Dealmac: Buy.com still has the 40GB iPod for $436.74, as a reader notes. A new $10 off coupon, expiring January 31, yields a net price of $426.74, the lowest we know to be available. Shipping starts around $11.
AppleInsider has posted the upcoming Pepsi iTunes Super Bowl commercial featuring 16 teens that were recently sued by the RIAA for illegally downloading music from the Internet. The commercial also features Green Day’s version of ‘I Fought the Law.’

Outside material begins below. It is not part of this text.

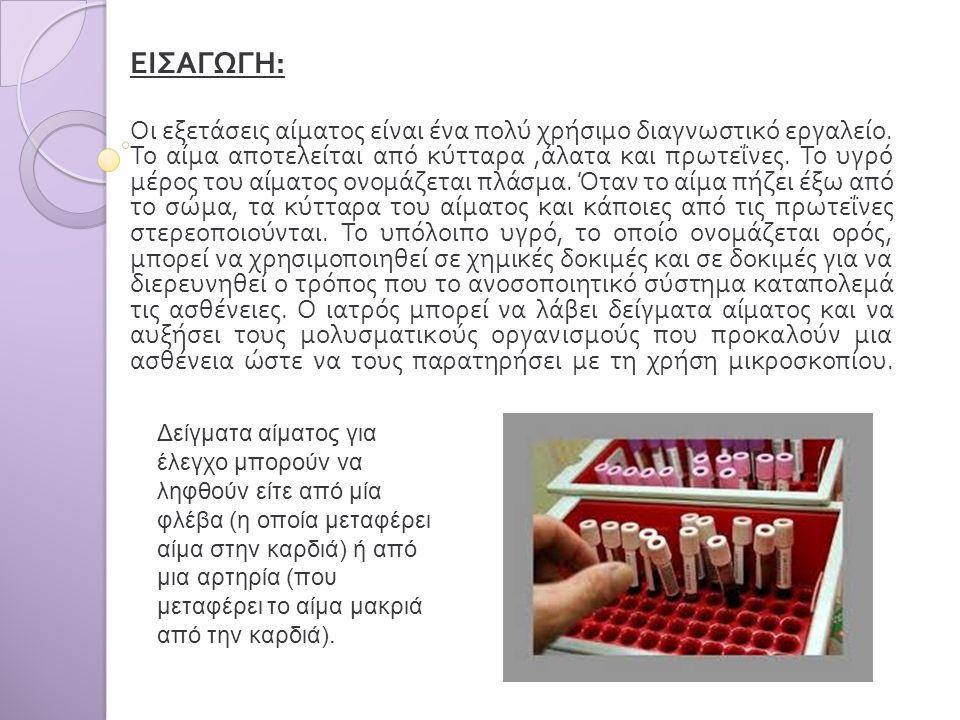ΕΙΣΑΓΩΓΗ : Οι εξετάσεις αίματος είναι ένα πολύ χρήσιμο διαγνωστικό εργαλείο. Το αίμα αποτελείται από κύτταρα, άλατα και πρωτεΐνες. Το υγρό μέρος του α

MP3 Gym, the first and only audio personal trainer recorded on mp3 files for Apple’s iPod and other mp3 players announced that members will now have access to 36 new illustrated exercise routine sheets. The MP3 Gym already comes with eight routines and close to 200 mp3 files for $19.95. This just adds to their ever-growing library size. They will be adding a number of new exercise mp3 files and exercise routines in the coming months. Keep checking out the website for updates at www.mp3gym.com
“Today, a record company, radio station, recording group and online music store teamed up to achieve a new level of speed to market in the digital realm.
The exclusive digital EP “From KFOG to iPod” by critically-acclaimed Virgin Recording Group “The Thrills” was released early this morning on Apple’s iTunes Music Store, less than 48 hours after the band recorded the tracks at a KFOG-FM Emerging Artist Concert in San Francisco on Sunday, January 25. Five songs from the show, including the single “One Horse Town” are available for purchase, allowing consumers to download the live recording from iTunes to their Macs or Windows-based PCs and iPods. The entire EP can
be downloaded for $4.95 or single tracks are available until February 24th for 99 cents each.”
MacMinute reports that “Nupha has announced the launch of its international, cross-platform digital music store. The “nupha musicstore” features “a growing library of tunes from many independent music labels” [Ed. note: Selection appears to be very limited at this time.]. Songs on the store are encoded in 128 Kbps AAC for Macs and 192 Kbps WMA for Windows. Nupha is the first independent music provider compatible with Apple’s iTunes (requires Mac OS X 10.3 Panther and iTunes 4 or greater). According to the company, Mac users must download and install a small package (known as the nupha kit) which allows iTunes to play nupha encrypted music, which sells for 99 cents a track and $8.99 an album.”
Deals on the Web: PowerMax is offering the factory refurbished 10GB Slim 3G iPod for $229.00. A 1-year Apple warranty applies. Ground shipping starts at $7.00.